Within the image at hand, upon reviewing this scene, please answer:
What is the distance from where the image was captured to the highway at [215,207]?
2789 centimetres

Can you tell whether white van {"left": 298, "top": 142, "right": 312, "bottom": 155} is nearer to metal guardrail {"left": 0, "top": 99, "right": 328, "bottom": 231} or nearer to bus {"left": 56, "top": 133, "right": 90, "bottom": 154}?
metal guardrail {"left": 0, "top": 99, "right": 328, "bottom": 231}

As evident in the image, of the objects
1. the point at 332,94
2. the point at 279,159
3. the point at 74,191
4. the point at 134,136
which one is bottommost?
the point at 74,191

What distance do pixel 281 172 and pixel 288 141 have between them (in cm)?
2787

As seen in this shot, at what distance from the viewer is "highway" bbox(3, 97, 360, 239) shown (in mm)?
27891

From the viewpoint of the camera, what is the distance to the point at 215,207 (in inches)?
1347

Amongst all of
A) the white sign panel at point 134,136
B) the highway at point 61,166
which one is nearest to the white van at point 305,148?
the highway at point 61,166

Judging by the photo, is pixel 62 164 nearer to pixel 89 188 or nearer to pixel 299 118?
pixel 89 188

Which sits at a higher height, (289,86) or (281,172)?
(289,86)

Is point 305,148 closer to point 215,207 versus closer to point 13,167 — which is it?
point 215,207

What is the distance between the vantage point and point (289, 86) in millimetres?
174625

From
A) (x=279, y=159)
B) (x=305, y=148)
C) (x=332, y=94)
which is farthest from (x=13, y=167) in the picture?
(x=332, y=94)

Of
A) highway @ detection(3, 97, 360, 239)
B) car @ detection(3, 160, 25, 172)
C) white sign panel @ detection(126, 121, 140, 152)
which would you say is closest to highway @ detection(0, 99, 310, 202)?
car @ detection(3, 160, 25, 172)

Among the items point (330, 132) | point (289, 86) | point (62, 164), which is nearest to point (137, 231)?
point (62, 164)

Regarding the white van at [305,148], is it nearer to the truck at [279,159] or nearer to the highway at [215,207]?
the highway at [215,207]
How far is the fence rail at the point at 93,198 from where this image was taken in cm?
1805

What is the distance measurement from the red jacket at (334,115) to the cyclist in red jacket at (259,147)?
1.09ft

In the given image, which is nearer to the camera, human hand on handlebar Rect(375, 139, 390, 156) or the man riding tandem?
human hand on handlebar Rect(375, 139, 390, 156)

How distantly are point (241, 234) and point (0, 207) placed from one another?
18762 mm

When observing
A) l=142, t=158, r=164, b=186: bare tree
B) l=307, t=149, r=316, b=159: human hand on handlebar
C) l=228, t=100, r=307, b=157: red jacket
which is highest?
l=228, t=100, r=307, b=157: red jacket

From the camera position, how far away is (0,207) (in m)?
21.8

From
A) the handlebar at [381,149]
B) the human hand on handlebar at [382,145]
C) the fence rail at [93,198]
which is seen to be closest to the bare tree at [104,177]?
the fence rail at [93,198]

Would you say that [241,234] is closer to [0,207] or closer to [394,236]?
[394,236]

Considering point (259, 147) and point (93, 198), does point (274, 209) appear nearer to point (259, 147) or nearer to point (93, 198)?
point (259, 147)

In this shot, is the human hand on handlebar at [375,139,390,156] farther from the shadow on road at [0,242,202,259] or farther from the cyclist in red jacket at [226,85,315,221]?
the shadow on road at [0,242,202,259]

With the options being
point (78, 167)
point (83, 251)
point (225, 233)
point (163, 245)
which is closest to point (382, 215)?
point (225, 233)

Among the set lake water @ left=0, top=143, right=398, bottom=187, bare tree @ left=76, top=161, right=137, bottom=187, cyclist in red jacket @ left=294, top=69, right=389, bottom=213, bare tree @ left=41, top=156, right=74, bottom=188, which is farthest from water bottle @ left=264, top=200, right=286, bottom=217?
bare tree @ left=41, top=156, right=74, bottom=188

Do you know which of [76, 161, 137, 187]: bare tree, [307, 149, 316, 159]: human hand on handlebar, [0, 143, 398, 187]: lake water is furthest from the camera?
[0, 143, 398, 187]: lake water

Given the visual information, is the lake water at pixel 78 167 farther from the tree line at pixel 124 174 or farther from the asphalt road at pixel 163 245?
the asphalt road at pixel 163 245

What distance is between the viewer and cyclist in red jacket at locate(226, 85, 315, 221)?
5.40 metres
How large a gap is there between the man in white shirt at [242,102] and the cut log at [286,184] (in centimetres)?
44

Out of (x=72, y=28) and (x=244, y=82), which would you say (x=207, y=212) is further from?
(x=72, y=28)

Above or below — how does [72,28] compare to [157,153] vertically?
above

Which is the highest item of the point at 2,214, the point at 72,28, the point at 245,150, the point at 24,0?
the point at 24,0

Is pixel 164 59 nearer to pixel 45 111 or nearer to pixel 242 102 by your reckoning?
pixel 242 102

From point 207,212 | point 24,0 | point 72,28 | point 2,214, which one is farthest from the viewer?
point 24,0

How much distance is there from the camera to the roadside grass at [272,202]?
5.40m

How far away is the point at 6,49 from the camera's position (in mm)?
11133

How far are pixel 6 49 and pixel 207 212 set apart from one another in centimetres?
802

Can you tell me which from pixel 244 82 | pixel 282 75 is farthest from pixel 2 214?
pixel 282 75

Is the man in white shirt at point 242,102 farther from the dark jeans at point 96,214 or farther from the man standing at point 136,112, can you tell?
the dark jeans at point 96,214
+++
> _Aim_
The entries above must be returned in full, exactly as shown.

> _Worked solution_
Within the image at hand, upon reviewing this scene, please answer:
What is the distance from where the image was captured to the highway at [215,207]?
2789 centimetres

Can you tell whether white van {"left": 298, "top": 142, "right": 312, "bottom": 155} is nearer to metal guardrail {"left": 0, "top": 99, "right": 328, "bottom": 231} or nearer to bus {"left": 56, "top": 133, "right": 90, "bottom": 154}?
metal guardrail {"left": 0, "top": 99, "right": 328, "bottom": 231}

As evident in the image, of the objects
1. the point at 332,94
2. the point at 279,159
3. the point at 74,191
4. the point at 134,136
which one is bottommost?
the point at 74,191

What distance do pixel 281 172 and pixel 288 141 have between them (in cm)?
2787

As seen in this shot, at what distance from the viewer is "highway" bbox(3, 97, 360, 239) shown (in mm)?
27891

From the viewpoint of the camera, what is the distance to the point at 215,207 (in inches)?
1347

Amongst all of
A) the white sign panel at point 134,136
B) the highway at point 61,166
which one is nearest to the white van at point 305,148?
the highway at point 61,166

Judging by the photo, is pixel 62 164 nearer to pixel 89 188 or nearer to pixel 299 118?
pixel 89 188

Which sits at a higher height, (289,86) or (281,172)?
(289,86)

Is point 305,148 closer to point 215,207 versus closer to point 13,167 — which is it?
point 215,207

What is the distance between the vantage point and point (289, 86) in millimetres?
174625

From
A) (x=279, y=159)
B) (x=305, y=148)
C) (x=332, y=94)
which is farthest from (x=13, y=167) in the picture?
(x=332, y=94)

Of
A) highway @ detection(3, 97, 360, 239)
B) car @ detection(3, 160, 25, 172)
C) white sign panel @ detection(126, 121, 140, 152)
which would you say is closest to highway @ detection(0, 99, 310, 202)?
car @ detection(3, 160, 25, 172)

Among the items point (330, 132) | point (289, 86) | point (62, 164), which is nearest to point (137, 231)?
point (62, 164)

Regarding the white van at [305,148], is it nearer to the truck at [279,159] or nearer to the highway at [215,207]?
the highway at [215,207]
How far is the fence rail at the point at 93,198 from where this image was taken in cm?
1805

What is the distance measurement from the red jacket at (334,115) to the cyclist in red jacket at (259,147)?
1.09ft

In the given image, which is nearer to the camera, human hand on handlebar Rect(375, 139, 390, 156) or the man riding tandem?
human hand on handlebar Rect(375, 139, 390, 156)

How distantly are point (241, 234) and point (0, 207) placed from one another?
18762 mm

When observing
A) l=142, t=158, r=164, b=186: bare tree
B) l=307, t=149, r=316, b=159: human hand on handlebar
C) l=228, t=100, r=307, b=157: red jacket
which is highest?
l=228, t=100, r=307, b=157: red jacket

From the camera position, how far away is (0,207) (in m)?
21.8

From
A) the handlebar at [381,149]
B) the human hand on handlebar at [382,145]
C) the fence rail at [93,198]
which is seen to be closest to the bare tree at [104,177]?
the fence rail at [93,198]

Would you say that [241,234] is closer to [0,207] or closer to [394,236]?
[394,236]

Considering point (259, 147) and point (93, 198), does point (274, 209) appear nearer to point (259, 147) or nearer to point (93, 198)?
point (259, 147)

In this shot, is the human hand on handlebar at [375,139,390,156] farther from the shadow on road at [0,242,202,259] or farther from the cyclist in red jacket at [226,85,315,221]?
the shadow on road at [0,242,202,259]

With the options being
point (78, 167)
point (83, 251)
point (225, 233)
point (163, 245)
which is closest to point (382, 215)?
point (225, 233)

Among the set lake water @ left=0, top=143, right=398, bottom=187, bare tree @ left=76, top=161, right=137, bottom=187, cyclist in red jacket @ left=294, top=69, right=389, bottom=213, bare tree @ left=41, top=156, right=74, bottom=188, which is farthest from water bottle @ left=264, top=200, right=286, bottom=217?
bare tree @ left=41, top=156, right=74, bottom=188

Do you know which of [76, 161, 137, 187]: bare tree, [307, 149, 316, 159]: human hand on handlebar, [0, 143, 398, 187]: lake water is furthest from the camera?
[0, 143, 398, 187]: lake water

Given the visual information, is the lake water at pixel 78 167 farther from the tree line at pixel 124 174 or farther from the asphalt road at pixel 163 245?
the asphalt road at pixel 163 245

What distance is between the viewer and cyclist in red jacket at locate(226, 85, 315, 221)?
5.40 metres
How large a gap is there between the man in white shirt at [242,102] and the cut log at [286,184] (in centimetres)?
44

Out of (x=72, y=28) and (x=244, y=82), which would you say (x=207, y=212) is further from?
(x=72, y=28)

Above or below — how does [72,28] compare to [157,153] vertically?
above

Which is the highest item of the point at 2,214, the point at 72,28, the point at 245,150, the point at 24,0?
the point at 24,0

Is pixel 164 59 nearer to pixel 45 111 or nearer to pixel 242 102 by your reckoning?
pixel 242 102

From point 207,212 | point 24,0 | point 72,28 | point 2,214, which one is farthest from the viewer?
point 24,0

How much distance is there from the camera to the roadside grass at [272,202]?
5.40m

How far away is the point at 6,49 from the camera's position (in mm)?
11133

How far are pixel 6 49 and pixel 207 212 set apart from one another in centimetres?
802

Can you tell me which from pixel 244 82 | pixel 282 75 is farthest from pixel 2 214?
pixel 282 75

Is the man in white shirt at point 242,102 farther from the dark jeans at point 96,214 or farther from the man standing at point 136,112, can you tell?
the dark jeans at point 96,214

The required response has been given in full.